Assignment 1:
From the Copilot post below, copy the passage starting with "A few days ago" and going on through "What a world.".
Assignment 2:
In one to three sentences, explain why the Copilot post below says the search for "How do I do X with data type Y in language Z" is no longer necessary with Copilot.
(Study text Opens)
Parity Bits

Has the Copilot SEO Spam War Begun?

A few days ago I wanted to pull something from an external API for testing purposes. As a modern programmer, I typed

function getSomeImage()

and then paused to let Copilot fill it out. It did great - producing a short, readable function with pixel widths and heights I could adjust if I wanted to, etc etc. What a world.

But wait! I've never heard of the API it's pulling images from. I've encountered a few such services before. I'm sure their names are floating around in my long term memory, and I'm sure this isn't one of them.

An aside - Copilot?

In case you're under a rock, here's my take on what copilot does, practically speaking.

Copilot saves you the trip to the search engine in many cases. "How do I do X with data type Y in language Z" has been searched a billion times in the years since the answer to every possible (and impossible) combination has been so neatly indexed by stack overflow. With copilot, this search is no longer necessary. Type doX(y: Y) in anyfile.zlang and the aggregate of those neatly indexed answers will autocomplete for you. Maybe you'll need to fiddle with it for your specific case, but that was the case with the stack overflow responses as well. It's fast. It makes writing code in unfamiliar languages easy (...at the risk of being more error prone).

Years ago I read a hackernews comment that went something like

what I want in an natural language->code generator is more like a search engine. I should give it prompts, and it returns a list of candidate implementations.

Well, here we are. This is exactly what Copilot does, with two notable exceptions. First, most of your inputs are code rather than natural language. Second, while Copilot can generate a list of candidate implementations, the dominant automatic use case is to display only the top candidate. The proverbial I'm feeling lucky button.

I'm funneled

If I'd started my day with the task of choosing this sort of service, it's hard to guess how much time I might have spent searching, comparing price points, comparing API docs, skimming provided sample code, etc, before finally hitting some individual API with code from my own machine. Definitely more time than none.
(Study text Closes)
(Records provided Opens)
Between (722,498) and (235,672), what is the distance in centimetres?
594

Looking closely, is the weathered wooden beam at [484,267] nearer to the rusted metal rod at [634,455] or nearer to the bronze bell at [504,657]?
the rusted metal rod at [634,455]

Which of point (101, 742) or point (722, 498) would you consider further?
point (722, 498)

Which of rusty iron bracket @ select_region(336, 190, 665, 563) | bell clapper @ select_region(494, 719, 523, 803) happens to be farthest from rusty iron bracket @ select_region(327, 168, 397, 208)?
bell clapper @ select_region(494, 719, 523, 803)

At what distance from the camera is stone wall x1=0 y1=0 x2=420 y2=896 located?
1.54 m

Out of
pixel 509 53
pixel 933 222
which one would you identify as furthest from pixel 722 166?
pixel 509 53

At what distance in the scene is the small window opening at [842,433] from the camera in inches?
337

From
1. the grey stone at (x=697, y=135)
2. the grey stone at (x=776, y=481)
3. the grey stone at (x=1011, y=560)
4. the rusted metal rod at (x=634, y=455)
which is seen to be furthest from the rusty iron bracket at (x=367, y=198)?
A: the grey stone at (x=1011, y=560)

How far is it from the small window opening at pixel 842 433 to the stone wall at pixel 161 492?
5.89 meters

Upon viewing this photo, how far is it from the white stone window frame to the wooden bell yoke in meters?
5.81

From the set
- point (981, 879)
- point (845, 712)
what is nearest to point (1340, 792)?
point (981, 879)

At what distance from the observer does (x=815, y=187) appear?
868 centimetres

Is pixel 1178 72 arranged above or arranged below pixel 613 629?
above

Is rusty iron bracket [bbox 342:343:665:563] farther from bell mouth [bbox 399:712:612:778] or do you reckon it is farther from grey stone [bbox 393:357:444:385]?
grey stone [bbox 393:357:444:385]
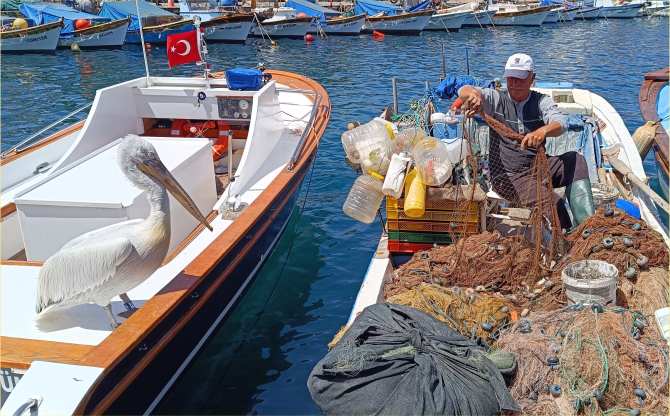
(Records provided Closes)
Reply 1:
A few days ago I wanted to pull something from an external API for testing purposes. As a modern programmer, I typed

function getSomeImage()

and then paused to let Copilot fill it out. It did great - producing a short, readable function with pixel widths and heights I could adjust if I wanted to, etc etc. What a world.

Reply 2:
With Copilot, you type something like doX(y: Y) in a file, and the aggregate of the neatly indexed Stack Overflow answers autocompletes for you. This saves the trip to the search engine. You may still need to adjust the result for your case, but that was also true of the Stack Overflow responses.